Die Offenlegung von Hugging Face beschreibt keinen gewöhnlichen Credential-Angriff. Ein manipuliertes Dataset missbrauchte die Datenverarbeitungspipeline, während der Angreifer mit einem autonomen Agenten-Framework in der Infrastruktur weiterarbeitete.
Der eigentliche Punkt ist die Geschwindigkeit auf beiden Seiten: Der Angriff lief automatisiert, und Hugging Face nutzte KI-gestützte Erkennung sowie LLM-basierte Forensik, um aufzuholen.
"Autonomous, AI-driven offensive tooling is no longer theoretical."
Der Einstieg lag in der Datenpipeline
Nach Angaben von Hugging Face nutzte das schädliche Dataset zwei Code-Ausführungspfade: einen Remote-Code-Dataset-Loader und Template-Injection in einer Dataset-Konfiguration. Der Code lief auf einem Processing Worker, eskalierte zu Node-Zugriff, sammelte einige Service-Credentials und bewegte sich über ein Wochenende in mehrere interne Cluster.
Für öffentliche Modelle, Datasets, Spaces, Container Images und veröffentlichte Pakete fand das Unternehmen keine Hinweise auf Manipulation. Ob Partner- oder Kundendaten betroffen sind, wird weiter geprüft. Nutzern wird empfohlen, Access Tokens zu rotieren und aktuelle Kontoaktivitäten zu prüfen.
Auch die Verteidigung wurde ein KI-Workflow
Der erste Hinweis kam aus KI-gestützter Anomalieerkennung.

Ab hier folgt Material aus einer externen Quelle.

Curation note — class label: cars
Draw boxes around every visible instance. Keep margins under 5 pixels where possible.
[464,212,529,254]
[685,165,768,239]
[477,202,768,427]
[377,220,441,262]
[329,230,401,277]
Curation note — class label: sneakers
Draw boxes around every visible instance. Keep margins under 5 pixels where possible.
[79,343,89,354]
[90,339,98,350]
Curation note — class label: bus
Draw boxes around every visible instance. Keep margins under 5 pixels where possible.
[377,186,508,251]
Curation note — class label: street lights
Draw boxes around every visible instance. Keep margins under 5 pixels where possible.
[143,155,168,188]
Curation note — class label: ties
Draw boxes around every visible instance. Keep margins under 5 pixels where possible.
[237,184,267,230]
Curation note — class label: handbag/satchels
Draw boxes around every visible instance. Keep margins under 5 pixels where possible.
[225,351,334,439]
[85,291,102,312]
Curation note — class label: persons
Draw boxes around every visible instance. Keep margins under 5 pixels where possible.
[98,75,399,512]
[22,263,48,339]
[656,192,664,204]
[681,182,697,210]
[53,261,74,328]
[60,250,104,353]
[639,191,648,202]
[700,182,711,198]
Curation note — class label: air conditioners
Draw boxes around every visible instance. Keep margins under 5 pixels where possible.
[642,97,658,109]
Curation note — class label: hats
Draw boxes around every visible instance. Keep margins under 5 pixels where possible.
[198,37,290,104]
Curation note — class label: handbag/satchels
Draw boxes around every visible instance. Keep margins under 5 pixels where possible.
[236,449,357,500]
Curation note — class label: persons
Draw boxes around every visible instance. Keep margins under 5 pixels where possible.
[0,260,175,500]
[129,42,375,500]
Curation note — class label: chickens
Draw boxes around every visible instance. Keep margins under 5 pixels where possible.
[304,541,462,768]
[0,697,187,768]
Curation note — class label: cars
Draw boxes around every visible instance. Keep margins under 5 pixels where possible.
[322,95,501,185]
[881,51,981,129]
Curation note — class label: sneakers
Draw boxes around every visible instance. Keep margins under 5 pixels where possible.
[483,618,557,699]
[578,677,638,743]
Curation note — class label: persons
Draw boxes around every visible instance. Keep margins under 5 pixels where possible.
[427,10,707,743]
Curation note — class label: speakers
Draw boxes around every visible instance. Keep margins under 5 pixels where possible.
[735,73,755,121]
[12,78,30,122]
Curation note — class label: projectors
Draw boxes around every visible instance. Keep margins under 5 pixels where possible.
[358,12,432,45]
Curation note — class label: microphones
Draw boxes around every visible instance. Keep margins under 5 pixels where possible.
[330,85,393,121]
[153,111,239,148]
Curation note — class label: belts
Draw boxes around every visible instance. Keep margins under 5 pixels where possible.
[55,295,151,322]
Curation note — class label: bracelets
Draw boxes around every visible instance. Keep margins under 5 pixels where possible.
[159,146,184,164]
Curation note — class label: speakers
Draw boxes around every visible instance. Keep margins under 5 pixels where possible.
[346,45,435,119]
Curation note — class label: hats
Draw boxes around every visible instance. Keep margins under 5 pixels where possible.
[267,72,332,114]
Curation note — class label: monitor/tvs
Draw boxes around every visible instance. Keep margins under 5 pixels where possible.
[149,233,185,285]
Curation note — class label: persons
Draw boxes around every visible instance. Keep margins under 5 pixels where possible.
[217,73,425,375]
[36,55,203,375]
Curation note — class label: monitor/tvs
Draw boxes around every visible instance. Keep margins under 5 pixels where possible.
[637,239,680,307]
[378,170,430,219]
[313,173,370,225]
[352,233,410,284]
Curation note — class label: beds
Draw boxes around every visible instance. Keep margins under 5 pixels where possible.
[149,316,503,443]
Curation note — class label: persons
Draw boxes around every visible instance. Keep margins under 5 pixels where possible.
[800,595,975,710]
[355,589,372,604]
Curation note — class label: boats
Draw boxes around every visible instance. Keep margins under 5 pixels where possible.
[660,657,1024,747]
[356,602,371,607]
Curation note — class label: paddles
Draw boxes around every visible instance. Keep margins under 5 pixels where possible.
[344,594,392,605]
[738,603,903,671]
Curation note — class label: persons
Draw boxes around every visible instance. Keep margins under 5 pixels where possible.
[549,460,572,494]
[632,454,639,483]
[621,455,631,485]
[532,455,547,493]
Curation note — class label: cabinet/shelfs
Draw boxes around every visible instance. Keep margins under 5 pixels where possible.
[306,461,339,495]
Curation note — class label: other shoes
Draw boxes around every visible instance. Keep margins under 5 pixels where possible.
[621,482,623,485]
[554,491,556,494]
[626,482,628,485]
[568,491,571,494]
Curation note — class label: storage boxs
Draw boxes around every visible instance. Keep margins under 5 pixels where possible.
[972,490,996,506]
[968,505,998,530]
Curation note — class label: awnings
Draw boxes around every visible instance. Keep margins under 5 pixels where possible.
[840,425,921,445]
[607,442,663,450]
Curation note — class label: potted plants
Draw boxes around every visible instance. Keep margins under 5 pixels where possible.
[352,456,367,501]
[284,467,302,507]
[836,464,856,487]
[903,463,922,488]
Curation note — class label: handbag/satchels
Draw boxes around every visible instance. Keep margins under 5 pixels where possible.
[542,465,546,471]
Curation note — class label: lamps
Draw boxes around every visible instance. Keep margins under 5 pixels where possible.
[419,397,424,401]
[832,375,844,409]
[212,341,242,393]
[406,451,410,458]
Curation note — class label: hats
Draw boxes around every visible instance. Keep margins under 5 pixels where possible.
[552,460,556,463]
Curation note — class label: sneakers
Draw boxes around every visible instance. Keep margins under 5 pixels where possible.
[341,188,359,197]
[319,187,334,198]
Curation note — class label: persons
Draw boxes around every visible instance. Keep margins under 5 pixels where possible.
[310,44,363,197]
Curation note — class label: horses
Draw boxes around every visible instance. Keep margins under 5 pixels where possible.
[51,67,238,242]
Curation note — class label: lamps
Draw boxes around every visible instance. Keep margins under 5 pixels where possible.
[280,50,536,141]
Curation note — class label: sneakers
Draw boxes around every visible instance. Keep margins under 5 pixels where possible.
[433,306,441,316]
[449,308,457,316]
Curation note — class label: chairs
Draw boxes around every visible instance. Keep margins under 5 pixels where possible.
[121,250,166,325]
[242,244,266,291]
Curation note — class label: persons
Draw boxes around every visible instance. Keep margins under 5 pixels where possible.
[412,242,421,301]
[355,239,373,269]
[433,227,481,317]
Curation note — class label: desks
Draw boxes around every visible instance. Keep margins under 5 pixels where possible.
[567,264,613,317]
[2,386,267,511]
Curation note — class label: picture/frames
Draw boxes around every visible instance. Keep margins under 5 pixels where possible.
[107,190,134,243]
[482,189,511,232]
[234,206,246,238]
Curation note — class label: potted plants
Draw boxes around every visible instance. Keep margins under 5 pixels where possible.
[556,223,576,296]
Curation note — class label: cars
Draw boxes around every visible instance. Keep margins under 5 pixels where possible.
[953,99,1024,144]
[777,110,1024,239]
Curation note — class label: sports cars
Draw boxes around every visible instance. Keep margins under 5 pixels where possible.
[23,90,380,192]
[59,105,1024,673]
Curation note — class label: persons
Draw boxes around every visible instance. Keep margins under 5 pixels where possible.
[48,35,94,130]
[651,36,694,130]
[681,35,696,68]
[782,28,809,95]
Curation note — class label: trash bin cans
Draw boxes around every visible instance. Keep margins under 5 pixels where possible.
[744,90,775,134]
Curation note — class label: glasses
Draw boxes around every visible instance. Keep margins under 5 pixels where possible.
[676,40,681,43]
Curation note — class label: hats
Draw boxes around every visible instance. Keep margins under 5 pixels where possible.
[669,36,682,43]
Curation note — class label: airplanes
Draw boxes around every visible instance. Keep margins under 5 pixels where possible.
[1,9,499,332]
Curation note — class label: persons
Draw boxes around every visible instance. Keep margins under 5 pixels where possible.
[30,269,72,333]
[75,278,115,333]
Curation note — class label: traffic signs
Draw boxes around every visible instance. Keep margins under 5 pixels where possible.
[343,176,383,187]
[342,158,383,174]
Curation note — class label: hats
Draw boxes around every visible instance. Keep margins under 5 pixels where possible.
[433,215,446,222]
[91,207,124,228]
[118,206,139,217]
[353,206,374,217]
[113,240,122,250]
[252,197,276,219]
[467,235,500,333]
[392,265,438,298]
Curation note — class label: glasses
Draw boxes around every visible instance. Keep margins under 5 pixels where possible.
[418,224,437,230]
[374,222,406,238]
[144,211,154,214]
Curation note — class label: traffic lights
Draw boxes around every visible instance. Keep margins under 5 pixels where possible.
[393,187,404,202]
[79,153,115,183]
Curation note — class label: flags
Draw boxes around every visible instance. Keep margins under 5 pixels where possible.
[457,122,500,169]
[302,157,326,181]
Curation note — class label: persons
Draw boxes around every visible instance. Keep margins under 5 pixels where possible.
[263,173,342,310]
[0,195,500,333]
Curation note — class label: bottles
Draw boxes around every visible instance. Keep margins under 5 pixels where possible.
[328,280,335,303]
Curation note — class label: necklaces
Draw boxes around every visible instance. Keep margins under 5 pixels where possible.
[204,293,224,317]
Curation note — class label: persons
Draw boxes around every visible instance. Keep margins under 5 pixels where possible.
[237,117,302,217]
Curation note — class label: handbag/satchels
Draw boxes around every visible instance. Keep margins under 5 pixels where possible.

In der Reaktion verarbeiteten LLM-getriebene Analyseagenten mehr als 17.000 aufgezeichnete Angreiferaktionen, rekonstruierten die Zeitlinie, extrahierten IOCs, kartierten berührte Credentials und trennten echte Auswirkungen von Köderaktivität. Hyper.AI bestätigte die 17.000 Ereignisse und die GLM-5.2-Analyse in seiner Darstellung.
Lokale Modelle wurden praktisch
Hugging Face versuchte zunächst Frontier-Modelle über kommerzielle APIs. Die forensischen Prompts enthielten jedoch echte Exploit-Befehle, Payloads und C2-Artefakte und wurden von Sicherheitsfiltern blockiert. Danach lief die Analyse auf GLM 5.2, einem Open-Weight-Modell in der eigenen Infrastruktur, sodass Angreiferdaten und Credentials intern blieben.
Das Risiko von Modell-Hubs ist breiter
MalHug liefert den Hintergrund. In einer mit Ant Group betriebenen gespiegelten Hugging-Face-Umgebung überwachte das System über drei Monate mehr als 705K Modelle und 176K Datasets und fand 91 schädliche Modelle sowie 9 schädliche Dataset-Loading-Skripte. Die Bedrohungen reichten von Reverse Shells über Browser-Credential-Diebstahl bis zu Systemaufklärung.
Für Entwickler folgt eine konkrete Liste: Hugging-Face-Tokens rotieren, neue Uploads und Builds prüfen, Remote-Code-Dataset-Loading isolieren und Modelle sowie Datasets als Supply-Chain-Assets verwalten.
Quellen: Hugging-Face-Sicherheitsmeldung, Hyper.AI, CocoLoop, MalHug-Paper-Zusammenfassung; geprüft wurden Angriffsweg, 17.000 Ereignisse, lokale GLM-5.2-Analyse, Credential-Rotation, Supply-Chain-Status und der Hintergrund zu bösartigem Code in Modell-Hubs.